Character.isLetter(line.charAt(i))
retrieved the character at position i and returns true if it is a letter.
count[(int)(line.charAt(i) - 'a')]++;
increments the count at index character - 'a', this is 0 to 26.
The result of the function is an array of 26 integers containing the counts per letter.
The for loop over the counts array ends the printed output every 10th count and uses
(char) ('a' + i)
to print the letter that the counts belongs to.
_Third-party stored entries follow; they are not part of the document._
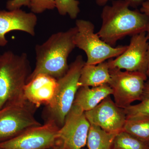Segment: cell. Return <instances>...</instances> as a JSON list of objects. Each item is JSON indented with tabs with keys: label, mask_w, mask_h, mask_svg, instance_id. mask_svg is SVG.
Listing matches in <instances>:
<instances>
[{
	"label": "cell",
	"mask_w": 149,
	"mask_h": 149,
	"mask_svg": "<svg viewBox=\"0 0 149 149\" xmlns=\"http://www.w3.org/2000/svg\"><path fill=\"white\" fill-rule=\"evenodd\" d=\"M123 130L149 144V116L127 118Z\"/></svg>",
	"instance_id": "17"
},
{
	"label": "cell",
	"mask_w": 149,
	"mask_h": 149,
	"mask_svg": "<svg viewBox=\"0 0 149 149\" xmlns=\"http://www.w3.org/2000/svg\"></svg>",
	"instance_id": "29"
},
{
	"label": "cell",
	"mask_w": 149,
	"mask_h": 149,
	"mask_svg": "<svg viewBox=\"0 0 149 149\" xmlns=\"http://www.w3.org/2000/svg\"><path fill=\"white\" fill-rule=\"evenodd\" d=\"M148 42L146 32L131 37L126 50L114 59L108 60L109 68L139 72L149 76L148 50Z\"/></svg>",
	"instance_id": "10"
},
{
	"label": "cell",
	"mask_w": 149,
	"mask_h": 149,
	"mask_svg": "<svg viewBox=\"0 0 149 149\" xmlns=\"http://www.w3.org/2000/svg\"><path fill=\"white\" fill-rule=\"evenodd\" d=\"M77 30L75 26L64 32L54 33L43 44L36 45L35 66L27 83L39 74L57 80L66 73L69 67L68 58L76 47L74 37Z\"/></svg>",
	"instance_id": "2"
},
{
	"label": "cell",
	"mask_w": 149,
	"mask_h": 149,
	"mask_svg": "<svg viewBox=\"0 0 149 149\" xmlns=\"http://www.w3.org/2000/svg\"><path fill=\"white\" fill-rule=\"evenodd\" d=\"M111 77L107 61L97 65H84L81 70L79 87H96L109 84Z\"/></svg>",
	"instance_id": "15"
},
{
	"label": "cell",
	"mask_w": 149,
	"mask_h": 149,
	"mask_svg": "<svg viewBox=\"0 0 149 149\" xmlns=\"http://www.w3.org/2000/svg\"><path fill=\"white\" fill-rule=\"evenodd\" d=\"M37 108L27 100L9 105L0 110V142L42 125L35 118Z\"/></svg>",
	"instance_id": "6"
},
{
	"label": "cell",
	"mask_w": 149,
	"mask_h": 149,
	"mask_svg": "<svg viewBox=\"0 0 149 149\" xmlns=\"http://www.w3.org/2000/svg\"><path fill=\"white\" fill-rule=\"evenodd\" d=\"M82 149H85V148H83Z\"/></svg>",
	"instance_id": "28"
},
{
	"label": "cell",
	"mask_w": 149,
	"mask_h": 149,
	"mask_svg": "<svg viewBox=\"0 0 149 149\" xmlns=\"http://www.w3.org/2000/svg\"><path fill=\"white\" fill-rule=\"evenodd\" d=\"M29 0H8L6 3V8L8 10L20 9L21 7H28L29 8Z\"/></svg>",
	"instance_id": "22"
},
{
	"label": "cell",
	"mask_w": 149,
	"mask_h": 149,
	"mask_svg": "<svg viewBox=\"0 0 149 149\" xmlns=\"http://www.w3.org/2000/svg\"><path fill=\"white\" fill-rule=\"evenodd\" d=\"M29 8L35 14L42 13L46 10L55 8V0H29Z\"/></svg>",
	"instance_id": "21"
},
{
	"label": "cell",
	"mask_w": 149,
	"mask_h": 149,
	"mask_svg": "<svg viewBox=\"0 0 149 149\" xmlns=\"http://www.w3.org/2000/svg\"><path fill=\"white\" fill-rule=\"evenodd\" d=\"M85 113L90 124L113 134H118L123 130L127 120L125 109L118 107L110 96L93 109Z\"/></svg>",
	"instance_id": "11"
},
{
	"label": "cell",
	"mask_w": 149,
	"mask_h": 149,
	"mask_svg": "<svg viewBox=\"0 0 149 149\" xmlns=\"http://www.w3.org/2000/svg\"><path fill=\"white\" fill-rule=\"evenodd\" d=\"M149 144L123 130L115 137L112 149H148Z\"/></svg>",
	"instance_id": "18"
},
{
	"label": "cell",
	"mask_w": 149,
	"mask_h": 149,
	"mask_svg": "<svg viewBox=\"0 0 149 149\" xmlns=\"http://www.w3.org/2000/svg\"><path fill=\"white\" fill-rule=\"evenodd\" d=\"M130 7L124 0H114L111 5L104 6L101 27L97 33L110 45L116 47L118 41L125 37L146 31L149 16L137 10H132Z\"/></svg>",
	"instance_id": "1"
},
{
	"label": "cell",
	"mask_w": 149,
	"mask_h": 149,
	"mask_svg": "<svg viewBox=\"0 0 149 149\" xmlns=\"http://www.w3.org/2000/svg\"><path fill=\"white\" fill-rule=\"evenodd\" d=\"M32 70L28 55L12 51L0 55V110L26 100L24 89Z\"/></svg>",
	"instance_id": "3"
},
{
	"label": "cell",
	"mask_w": 149,
	"mask_h": 149,
	"mask_svg": "<svg viewBox=\"0 0 149 149\" xmlns=\"http://www.w3.org/2000/svg\"><path fill=\"white\" fill-rule=\"evenodd\" d=\"M146 32L147 33V37L148 38V58L149 62V24L148 25V27H147L146 31Z\"/></svg>",
	"instance_id": "25"
},
{
	"label": "cell",
	"mask_w": 149,
	"mask_h": 149,
	"mask_svg": "<svg viewBox=\"0 0 149 149\" xmlns=\"http://www.w3.org/2000/svg\"><path fill=\"white\" fill-rule=\"evenodd\" d=\"M57 88V79L47 74H39L25 85L24 98L37 108L42 105L46 106L53 100Z\"/></svg>",
	"instance_id": "13"
},
{
	"label": "cell",
	"mask_w": 149,
	"mask_h": 149,
	"mask_svg": "<svg viewBox=\"0 0 149 149\" xmlns=\"http://www.w3.org/2000/svg\"><path fill=\"white\" fill-rule=\"evenodd\" d=\"M140 11L149 16V2L146 1L141 5Z\"/></svg>",
	"instance_id": "24"
},
{
	"label": "cell",
	"mask_w": 149,
	"mask_h": 149,
	"mask_svg": "<svg viewBox=\"0 0 149 149\" xmlns=\"http://www.w3.org/2000/svg\"><path fill=\"white\" fill-rule=\"evenodd\" d=\"M55 8L61 15H68L72 19L77 18L80 13V2L77 0H55Z\"/></svg>",
	"instance_id": "20"
},
{
	"label": "cell",
	"mask_w": 149,
	"mask_h": 149,
	"mask_svg": "<svg viewBox=\"0 0 149 149\" xmlns=\"http://www.w3.org/2000/svg\"><path fill=\"white\" fill-rule=\"evenodd\" d=\"M37 22V17L32 12L27 13L20 9L0 10V47L7 45L6 35L11 31H22L35 36Z\"/></svg>",
	"instance_id": "12"
},
{
	"label": "cell",
	"mask_w": 149,
	"mask_h": 149,
	"mask_svg": "<svg viewBox=\"0 0 149 149\" xmlns=\"http://www.w3.org/2000/svg\"><path fill=\"white\" fill-rule=\"evenodd\" d=\"M77 30L74 37L75 47L85 52L87 56L85 64L97 65L124 52L128 46L112 47L107 44L95 32L91 22L78 19L75 21Z\"/></svg>",
	"instance_id": "5"
},
{
	"label": "cell",
	"mask_w": 149,
	"mask_h": 149,
	"mask_svg": "<svg viewBox=\"0 0 149 149\" xmlns=\"http://www.w3.org/2000/svg\"><path fill=\"white\" fill-rule=\"evenodd\" d=\"M109 84L115 103L125 109L134 102L140 101L148 78L146 74L139 72L122 71L117 68H109Z\"/></svg>",
	"instance_id": "7"
},
{
	"label": "cell",
	"mask_w": 149,
	"mask_h": 149,
	"mask_svg": "<svg viewBox=\"0 0 149 149\" xmlns=\"http://www.w3.org/2000/svg\"><path fill=\"white\" fill-rule=\"evenodd\" d=\"M147 1H148L149 2V0H147Z\"/></svg>",
	"instance_id": "27"
},
{
	"label": "cell",
	"mask_w": 149,
	"mask_h": 149,
	"mask_svg": "<svg viewBox=\"0 0 149 149\" xmlns=\"http://www.w3.org/2000/svg\"><path fill=\"white\" fill-rule=\"evenodd\" d=\"M85 62L83 56L76 57L69 65L66 73L57 79V88L53 100L46 106L42 112L45 122H53L60 128L73 105L79 87L81 70Z\"/></svg>",
	"instance_id": "4"
},
{
	"label": "cell",
	"mask_w": 149,
	"mask_h": 149,
	"mask_svg": "<svg viewBox=\"0 0 149 149\" xmlns=\"http://www.w3.org/2000/svg\"><path fill=\"white\" fill-rule=\"evenodd\" d=\"M59 128L52 121L32 127L15 137L0 142V149H50L57 146Z\"/></svg>",
	"instance_id": "8"
},
{
	"label": "cell",
	"mask_w": 149,
	"mask_h": 149,
	"mask_svg": "<svg viewBox=\"0 0 149 149\" xmlns=\"http://www.w3.org/2000/svg\"><path fill=\"white\" fill-rule=\"evenodd\" d=\"M117 134L106 132L96 125L91 124L87 139L88 149H112L115 137Z\"/></svg>",
	"instance_id": "16"
},
{
	"label": "cell",
	"mask_w": 149,
	"mask_h": 149,
	"mask_svg": "<svg viewBox=\"0 0 149 149\" xmlns=\"http://www.w3.org/2000/svg\"><path fill=\"white\" fill-rule=\"evenodd\" d=\"M110 0H96V3L98 6H104L106 5ZM129 3L130 7L136 8V7L142 5L144 2L147 1V0H124Z\"/></svg>",
	"instance_id": "23"
},
{
	"label": "cell",
	"mask_w": 149,
	"mask_h": 149,
	"mask_svg": "<svg viewBox=\"0 0 149 149\" xmlns=\"http://www.w3.org/2000/svg\"><path fill=\"white\" fill-rule=\"evenodd\" d=\"M140 103L125 109L127 118L149 116V76L145 83Z\"/></svg>",
	"instance_id": "19"
},
{
	"label": "cell",
	"mask_w": 149,
	"mask_h": 149,
	"mask_svg": "<svg viewBox=\"0 0 149 149\" xmlns=\"http://www.w3.org/2000/svg\"><path fill=\"white\" fill-rule=\"evenodd\" d=\"M91 124L85 112L73 104L57 134V146L61 149H82L87 144Z\"/></svg>",
	"instance_id": "9"
},
{
	"label": "cell",
	"mask_w": 149,
	"mask_h": 149,
	"mask_svg": "<svg viewBox=\"0 0 149 149\" xmlns=\"http://www.w3.org/2000/svg\"><path fill=\"white\" fill-rule=\"evenodd\" d=\"M50 149H61L60 148H58V147H54V148H51Z\"/></svg>",
	"instance_id": "26"
},
{
	"label": "cell",
	"mask_w": 149,
	"mask_h": 149,
	"mask_svg": "<svg viewBox=\"0 0 149 149\" xmlns=\"http://www.w3.org/2000/svg\"><path fill=\"white\" fill-rule=\"evenodd\" d=\"M113 91L109 84L96 87H81L78 89L73 104L84 112L95 107L107 97L111 95Z\"/></svg>",
	"instance_id": "14"
}]
</instances>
I guess you are counting the occurences of letters, not characters ('5' is also a character).
The last part:
for (int i = 0; i<line.length(); i++)
{
if (Character.isLetter(line.charAt(i)))
count[(int)(line.charAt(i) - 'a')]++;
}
It iterates over the input line and checks for each character if it is a letter. If it is, it increments the count for that letter. The count is kept in an array of 26 integers (for the 26 letters in the latin alphabet). The count for letter 'a' is kept at index 0, letter 'b' at 1, 'z' at 25. To get the index the code subtracts the value 'a' from the letter value (each character not only is a character/glyph, but also a numeric value). So if the letter is 'a' it subtracts the value of 'a' which should be 0 and so on.
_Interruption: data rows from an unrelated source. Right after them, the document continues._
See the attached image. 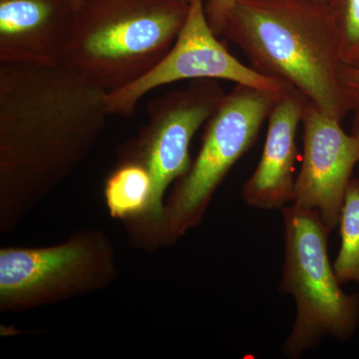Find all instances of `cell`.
Instances as JSON below:
<instances>
[{
    "label": "cell",
    "mask_w": 359,
    "mask_h": 359,
    "mask_svg": "<svg viewBox=\"0 0 359 359\" xmlns=\"http://www.w3.org/2000/svg\"><path fill=\"white\" fill-rule=\"evenodd\" d=\"M342 65L359 68V0H327Z\"/></svg>",
    "instance_id": "14"
},
{
    "label": "cell",
    "mask_w": 359,
    "mask_h": 359,
    "mask_svg": "<svg viewBox=\"0 0 359 359\" xmlns=\"http://www.w3.org/2000/svg\"><path fill=\"white\" fill-rule=\"evenodd\" d=\"M223 36L237 45L250 67L294 87L332 119L342 122L348 114L327 1L237 0Z\"/></svg>",
    "instance_id": "2"
},
{
    "label": "cell",
    "mask_w": 359,
    "mask_h": 359,
    "mask_svg": "<svg viewBox=\"0 0 359 359\" xmlns=\"http://www.w3.org/2000/svg\"><path fill=\"white\" fill-rule=\"evenodd\" d=\"M76 0H0V63H60Z\"/></svg>",
    "instance_id": "10"
},
{
    "label": "cell",
    "mask_w": 359,
    "mask_h": 359,
    "mask_svg": "<svg viewBox=\"0 0 359 359\" xmlns=\"http://www.w3.org/2000/svg\"><path fill=\"white\" fill-rule=\"evenodd\" d=\"M188 0H76L60 63L105 91L147 74L172 48Z\"/></svg>",
    "instance_id": "3"
},
{
    "label": "cell",
    "mask_w": 359,
    "mask_h": 359,
    "mask_svg": "<svg viewBox=\"0 0 359 359\" xmlns=\"http://www.w3.org/2000/svg\"><path fill=\"white\" fill-rule=\"evenodd\" d=\"M205 1L188 0V15L176 41L152 70L127 86L108 92L110 115H133L137 104L149 92L184 80H226L278 95L294 88L280 80L264 76L231 55L212 32Z\"/></svg>",
    "instance_id": "8"
},
{
    "label": "cell",
    "mask_w": 359,
    "mask_h": 359,
    "mask_svg": "<svg viewBox=\"0 0 359 359\" xmlns=\"http://www.w3.org/2000/svg\"><path fill=\"white\" fill-rule=\"evenodd\" d=\"M282 95L237 84L205 123L199 154L177 181L166 204L158 248L173 245L197 228L231 168L255 145Z\"/></svg>",
    "instance_id": "5"
},
{
    "label": "cell",
    "mask_w": 359,
    "mask_h": 359,
    "mask_svg": "<svg viewBox=\"0 0 359 359\" xmlns=\"http://www.w3.org/2000/svg\"><path fill=\"white\" fill-rule=\"evenodd\" d=\"M226 95L217 80H192L149 104L148 123L125 144L119 162H133L147 170L152 197L145 218L130 226L135 242L158 249L168 188L192 166L191 143L198 130L218 109Z\"/></svg>",
    "instance_id": "6"
},
{
    "label": "cell",
    "mask_w": 359,
    "mask_h": 359,
    "mask_svg": "<svg viewBox=\"0 0 359 359\" xmlns=\"http://www.w3.org/2000/svg\"><path fill=\"white\" fill-rule=\"evenodd\" d=\"M323 1H327V0H323Z\"/></svg>",
    "instance_id": "17"
},
{
    "label": "cell",
    "mask_w": 359,
    "mask_h": 359,
    "mask_svg": "<svg viewBox=\"0 0 359 359\" xmlns=\"http://www.w3.org/2000/svg\"><path fill=\"white\" fill-rule=\"evenodd\" d=\"M340 248L334 269L341 285L355 283L359 287V178L347 188L339 224Z\"/></svg>",
    "instance_id": "13"
},
{
    "label": "cell",
    "mask_w": 359,
    "mask_h": 359,
    "mask_svg": "<svg viewBox=\"0 0 359 359\" xmlns=\"http://www.w3.org/2000/svg\"><path fill=\"white\" fill-rule=\"evenodd\" d=\"M108 92L61 63H0V229L7 231L89 154Z\"/></svg>",
    "instance_id": "1"
},
{
    "label": "cell",
    "mask_w": 359,
    "mask_h": 359,
    "mask_svg": "<svg viewBox=\"0 0 359 359\" xmlns=\"http://www.w3.org/2000/svg\"><path fill=\"white\" fill-rule=\"evenodd\" d=\"M114 248L83 231L53 247L0 250V311H21L98 292L117 278Z\"/></svg>",
    "instance_id": "7"
},
{
    "label": "cell",
    "mask_w": 359,
    "mask_h": 359,
    "mask_svg": "<svg viewBox=\"0 0 359 359\" xmlns=\"http://www.w3.org/2000/svg\"><path fill=\"white\" fill-rule=\"evenodd\" d=\"M237 0H205V11L212 32L223 36L224 27Z\"/></svg>",
    "instance_id": "16"
},
{
    "label": "cell",
    "mask_w": 359,
    "mask_h": 359,
    "mask_svg": "<svg viewBox=\"0 0 359 359\" xmlns=\"http://www.w3.org/2000/svg\"><path fill=\"white\" fill-rule=\"evenodd\" d=\"M309 99L292 88L276 101L261 159L242 187V199L255 209L276 210L292 205L295 192L297 134Z\"/></svg>",
    "instance_id": "11"
},
{
    "label": "cell",
    "mask_w": 359,
    "mask_h": 359,
    "mask_svg": "<svg viewBox=\"0 0 359 359\" xmlns=\"http://www.w3.org/2000/svg\"><path fill=\"white\" fill-rule=\"evenodd\" d=\"M302 124L304 155L292 205L318 211L332 231L339 228L347 188L359 162V140L311 101Z\"/></svg>",
    "instance_id": "9"
},
{
    "label": "cell",
    "mask_w": 359,
    "mask_h": 359,
    "mask_svg": "<svg viewBox=\"0 0 359 359\" xmlns=\"http://www.w3.org/2000/svg\"><path fill=\"white\" fill-rule=\"evenodd\" d=\"M104 197L111 217L129 226L145 218L152 197V181L147 170L133 162H119L106 180Z\"/></svg>",
    "instance_id": "12"
},
{
    "label": "cell",
    "mask_w": 359,
    "mask_h": 359,
    "mask_svg": "<svg viewBox=\"0 0 359 359\" xmlns=\"http://www.w3.org/2000/svg\"><path fill=\"white\" fill-rule=\"evenodd\" d=\"M285 257L280 290L297 313L283 344L285 358H301L327 337L348 341L359 327V294H346L328 257L332 231L320 212L294 205L282 209Z\"/></svg>",
    "instance_id": "4"
},
{
    "label": "cell",
    "mask_w": 359,
    "mask_h": 359,
    "mask_svg": "<svg viewBox=\"0 0 359 359\" xmlns=\"http://www.w3.org/2000/svg\"><path fill=\"white\" fill-rule=\"evenodd\" d=\"M339 81L349 113L353 114L351 134L359 140V68L342 65Z\"/></svg>",
    "instance_id": "15"
}]
</instances>
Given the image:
In the method countLetters, the for loop goes through all characters in the line. The if checks to make sure it's a letter, otherwise it will be ignored.
line.charAt() yields the single character at position i. The type of this is char.
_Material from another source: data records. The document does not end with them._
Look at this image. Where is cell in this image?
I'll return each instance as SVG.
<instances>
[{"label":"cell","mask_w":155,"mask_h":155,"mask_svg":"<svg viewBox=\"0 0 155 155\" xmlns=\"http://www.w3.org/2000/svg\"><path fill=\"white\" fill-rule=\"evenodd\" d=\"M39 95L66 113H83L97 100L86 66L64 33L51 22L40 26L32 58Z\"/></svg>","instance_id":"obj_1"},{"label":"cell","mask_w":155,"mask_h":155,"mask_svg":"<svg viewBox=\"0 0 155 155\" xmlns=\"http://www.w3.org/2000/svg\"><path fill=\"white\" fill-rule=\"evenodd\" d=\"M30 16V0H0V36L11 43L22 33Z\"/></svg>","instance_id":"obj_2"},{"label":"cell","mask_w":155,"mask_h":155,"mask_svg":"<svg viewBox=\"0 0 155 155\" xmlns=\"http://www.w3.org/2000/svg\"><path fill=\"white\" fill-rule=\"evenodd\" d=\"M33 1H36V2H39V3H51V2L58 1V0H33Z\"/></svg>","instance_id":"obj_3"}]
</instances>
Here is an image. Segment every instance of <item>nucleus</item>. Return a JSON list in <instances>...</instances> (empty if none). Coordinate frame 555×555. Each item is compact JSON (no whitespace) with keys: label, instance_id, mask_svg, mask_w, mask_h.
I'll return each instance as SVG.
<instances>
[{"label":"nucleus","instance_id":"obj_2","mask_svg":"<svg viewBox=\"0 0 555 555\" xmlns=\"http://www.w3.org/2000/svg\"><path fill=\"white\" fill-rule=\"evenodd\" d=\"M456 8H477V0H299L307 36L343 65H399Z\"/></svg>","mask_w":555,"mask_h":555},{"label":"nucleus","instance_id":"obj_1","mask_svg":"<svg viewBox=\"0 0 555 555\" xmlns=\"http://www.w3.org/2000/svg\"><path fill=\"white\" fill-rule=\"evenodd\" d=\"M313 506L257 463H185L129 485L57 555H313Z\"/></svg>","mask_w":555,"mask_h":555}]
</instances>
Now deep inside Java, a char is just a number corresponding to a character code. Lowercase 'a' has a character code of 97, 'b' is 98 and so on. (int) forces conversion from char to int. So we take the character code, let's say it's a 'b' so the code is 98, and we subtract the code for 'a', which is 97, so we get the offset 1 (from the beginning of the alphabet). For any letter in the alphabet, the offset will be between 0 and 25 (inclusive).
So we use that offset as an index into the array count and use ++ to increment it. Then later the loop in the top part of the program can print out the counts.
The loop at the top is using the reverse "trick" to convert those offsets from 0 to 25 back into letters from a to z.
The 'last part', the implementation of the loop is really hard to understand. Close to obfuscation ;) Here's a refactoring of the count method (split in two method, a general one for all chars and a special on for just the small capital letters:
public static int[] countAllASCII(String line) {
int[] count = new int[256];
char[] chars = line.toCharArray();
for (char c : chars) {
int index = (int) c;
if (index < 256) {
count[index]++;
}
}
return count;
}
public static int[] countLetters(String line) {
int[] countAll = countAll(line);
int[] result = new int[26];
System.arraycopy(countAll, (int) 'a', result, 0, 26);
return result;
}
General idea: the countAll method just counts all chars. Yes, the array is bigger, but in these dimensions, nobody cares today. The advantage: I don't have to test each char. The second method just copy the area of interest into a new (resulting) array and returns it.
EDIT
I'd changed my code for a less unfriendly comment as well. Thanks anyway, Bombe.